__PASSAGE__.
The MAPI NIC needs to be listed first. This is how you do that.
- From the command prompt, type in NCPA.CPL to open up the Network Connections screen.
- Press the Alt key and that will display the File menu, then click on Advanced and select Advanced Settings…
- On the Adapters and Bindings tab, order the adapters so that MAPI is first and REPL is second.
Note: If you’re using network teaming, ensure the MAPI team is listed first and the REPL team is listed second.
Quick note about Network Teaming. I’m a fan of it because I don’t want a NIC failure to cause a database failover. NIC teaming is supported on client and replication networks but you have to configure each team so that only one NIC in the team is up and the other NIC is in standby, which means Active/Passive.
Last thing I want to point out is the IPv6 check box on each NIC. Everywhere I go I see admins – this box because they don’t “support” IPv6. First point is, unchecking that box doesn’t truly disable IPv6. Second point is, if you’re having issues with Exchange connectivity, chances are having the check box checked is not your issue. Lastly, Microsoft does not test Exchange with that box unchecked, so technically you’re in an unsupported configuration by unchecking it. All that was said to say, leave it alone even though you really, really want to uncheck it.
This is the king of NICs because it gets it all, default gateways, DNS settings, and priority, and there can only be one! You’ll configure this just like you would any other NIC card for a server.
The replication network needs to be on a different subnet than the client network or the DAG won’t see them as two separate networks, obviously. For this post, I used 10.1.1.0/24 for my MAPI network and 192.168.1.0/24 for my replication network. If you have a separate network for backups or administration, I would use that. I wouldn’t create a dedicated network just for Exchange replication unless you have to. DAG replication networks can share. It learned how to in kindergarten. If you want to use more than one replication network, then each replication network will need to be on different subnets as well. There are a few things you need to do with this network. Let’s go through that because you get to uncheck stuff, just not the IPv6 box
- From a command prompt, type in NCPA.CPL to open the Network Connections window
- Right-Click the Replication NIC and go to Properties
- Uncheck Client for Microsoft Networks and File and Print Sharing for Microsoft Networks
- Select IPv4 and click Properties
- Input your IP Address and Subnet mask. Do NOT put in a Default Gateway or DNS servers.

__ITEMS__.
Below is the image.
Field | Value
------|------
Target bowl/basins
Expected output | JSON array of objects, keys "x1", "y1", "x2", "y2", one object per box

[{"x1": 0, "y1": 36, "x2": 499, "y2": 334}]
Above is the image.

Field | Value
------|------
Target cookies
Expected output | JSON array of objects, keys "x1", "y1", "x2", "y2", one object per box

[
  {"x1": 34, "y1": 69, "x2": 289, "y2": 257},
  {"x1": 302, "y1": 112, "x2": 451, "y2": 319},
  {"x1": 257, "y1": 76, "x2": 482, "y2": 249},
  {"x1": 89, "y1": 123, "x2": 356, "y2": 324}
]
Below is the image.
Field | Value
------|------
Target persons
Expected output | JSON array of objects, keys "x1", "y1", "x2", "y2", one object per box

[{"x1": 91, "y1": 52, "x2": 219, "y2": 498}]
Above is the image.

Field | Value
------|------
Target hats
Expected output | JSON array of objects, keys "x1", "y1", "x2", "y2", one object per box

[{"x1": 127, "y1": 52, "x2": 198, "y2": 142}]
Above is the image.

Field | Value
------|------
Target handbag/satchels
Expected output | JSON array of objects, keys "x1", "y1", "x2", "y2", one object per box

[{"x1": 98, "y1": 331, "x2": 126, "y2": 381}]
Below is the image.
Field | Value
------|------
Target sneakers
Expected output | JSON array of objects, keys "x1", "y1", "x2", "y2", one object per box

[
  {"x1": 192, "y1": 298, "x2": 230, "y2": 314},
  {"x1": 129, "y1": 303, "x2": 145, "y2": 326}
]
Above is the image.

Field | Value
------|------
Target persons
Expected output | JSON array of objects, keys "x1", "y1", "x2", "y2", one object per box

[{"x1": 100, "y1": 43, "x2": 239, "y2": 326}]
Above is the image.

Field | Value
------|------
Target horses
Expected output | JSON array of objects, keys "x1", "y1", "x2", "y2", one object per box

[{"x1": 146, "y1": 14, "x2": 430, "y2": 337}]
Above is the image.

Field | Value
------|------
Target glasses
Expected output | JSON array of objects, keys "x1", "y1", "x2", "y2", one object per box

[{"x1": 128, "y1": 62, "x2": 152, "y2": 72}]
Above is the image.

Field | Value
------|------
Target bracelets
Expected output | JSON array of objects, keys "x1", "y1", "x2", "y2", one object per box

__PROBLEMS TO WORK ON__.
**a.** In the passage on Exchange DAG network setup, which subnet was used for the replication network?
**b.** According to the passage on Exchange DAG network setup, why must the replication network be on a different subnet from the client network? Answer in one to three sentences.
**c.** Carry the passage on Exchange DAG network setup forward from its final step.

__SET OF ANSWERS__.
**a.** 192.168.1.0/24

**b.** If the replication network shares a subnet with the client network, the DAG won't see them as two separate networks.

**c.**
- Click on Advanced…
- Click on the DNS tab and deselect Register this connection’s addresses in DNS
- Click on the WINS tab and select Disable NetBIOS over TCP/IP
Wow that was a lot of steps. Ensure you click Ok to save all that stuff!
Nutanix Best Practices for Exchange Storage
- Separate database and log files into separate containers
- Databases should be on a container with in-line compression and EC-X enabled
- The Windows NTFS Allocation unit size should be set to 64KB for Database Drives
- Log Files should be on a container with no attributes and located on a volume with 4k block allocation size.
- Archive Databases should be on a separate container from active databases with In-Line Compression and EC-X enabled
As per Microsoft Best Practices, Nutanix recommends to disable deduplication for the container hosting active Exchange Databases workloads. Deduplication does not provide significant benefits due to frequency of change in the Exchange Databases.
Alright, we’ve got our servers ready for the DAG, now it’s time to install Exchange. If you need help doing that, I’ve will be covering that in a future blog post. If you have Exchange already install, then move on forward.
Creating the DAG
Now the real fun begins! We get to create stuff. Let’s open up the Exchange Admin Center (EAC) and click on Servers –> database availability groups.
As you can see I already have a DAG but don’t worry, I didn’t get started without you. I’m going to create another one cleverly named DAG02. Click on the ‘+’ sign so we can create a new DAG.
In the new database availability group windows, You’ll give this a name, pick a witness server and give it an IP. Let’s talk about each of those real quick.
This name needs to be unique in the environment because once you join the first server to the DAG, a Cluster Name Object (CNO) will be created in Active Directory with this name. This CNO can be pre-staged, meaning you can create it manually before Exchange does. You might want to do that in scenarios where you don’t have rights to create Computer objects in Active Directory. At the time I’m writing this, Technet states that in Exchange 2013, if you’re DAG members are running 2012 that you have to pre-stage the CNO, but my testing has proven otherwise. Regardless, stay on the safe side and pre-stage the CNO if you’re OS is 2012.
You have to pick a server to host a share for the DAG. This share is only needed when there is an even number of nodes in the DAG, and it’s not utilized until you need it to maintain quorum. I’ll explain that in more detail in my Nerd Knowledge section below. Skip it if you don’t care. If you plan to have an odd number of nodes in your DAG you have to configure it regardless because Exchange will use it to adjust the quorum configuration automatically as you add and remove nodes from your DAG.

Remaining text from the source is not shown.